## JOB
Copy out the data below, replacing "the camera" with "the observer" everywhere and changing nothing else.

## ITEMS
____________________

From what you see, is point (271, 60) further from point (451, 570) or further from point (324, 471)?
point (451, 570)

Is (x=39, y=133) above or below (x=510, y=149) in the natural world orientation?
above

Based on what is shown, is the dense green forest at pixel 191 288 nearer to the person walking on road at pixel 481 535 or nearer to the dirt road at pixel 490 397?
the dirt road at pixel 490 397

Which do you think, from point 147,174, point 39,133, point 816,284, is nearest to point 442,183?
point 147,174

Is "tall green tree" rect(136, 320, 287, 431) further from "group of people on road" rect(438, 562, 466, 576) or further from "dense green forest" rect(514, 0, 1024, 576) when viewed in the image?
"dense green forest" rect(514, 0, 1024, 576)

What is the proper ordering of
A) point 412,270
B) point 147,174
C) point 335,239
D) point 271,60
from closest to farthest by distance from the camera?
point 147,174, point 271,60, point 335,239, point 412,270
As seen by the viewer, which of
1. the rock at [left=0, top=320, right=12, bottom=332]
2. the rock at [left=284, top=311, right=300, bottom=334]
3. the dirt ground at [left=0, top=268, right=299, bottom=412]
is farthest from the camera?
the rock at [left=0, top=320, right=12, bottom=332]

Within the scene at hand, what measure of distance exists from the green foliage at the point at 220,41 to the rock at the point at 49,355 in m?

____________________

## EXERCISE RESULT
From what you see, is point (271, 60) further from point (451, 570) or further from point (324, 471)?
point (451, 570)

Is (x=39, y=133) above or below (x=510, y=149) in the natural world orientation?
above

Based on what is shown, is the dense green forest at pixel 191 288 nearer to the person walking on road at pixel 481 535 or nearer to the dirt road at pixel 490 397?
the dirt road at pixel 490 397

Which do you think, from point 147,174, point 39,133, point 816,284, is nearest to point 442,183?
point 147,174

Is "tall green tree" rect(136, 320, 287, 431) further from "group of people on road" rect(438, 562, 466, 576) or further from "dense green forest" rect(514, 0, 1024, 576) when viewed in the image?
"dense green forest" rect(514, 0, 1024, 576)

What is the proper ordering of
A) point 412,270
B) point 147,174
C) point 335,239
D) point 271,60
from closest to farthest by distance from the observer?
point 147,174, point 271,60, point 335,239, point 412,270
As seen by the viewer, which of
1. the rock at [left=0, top=320, right=12, bottom=332]
2. the rock at [left=284, top=311, right=300, bottom=334]
3. the dirt ground at [left=0, top=268, right=299, bottom=412]
is farthest from the observer?
the rock at [left=0, top=320, right=12, bottom=332]

Within the scene at hand, what measure of distance exists from the green foliage at the point at 220,41 to the rock at the point at 49,355 in m?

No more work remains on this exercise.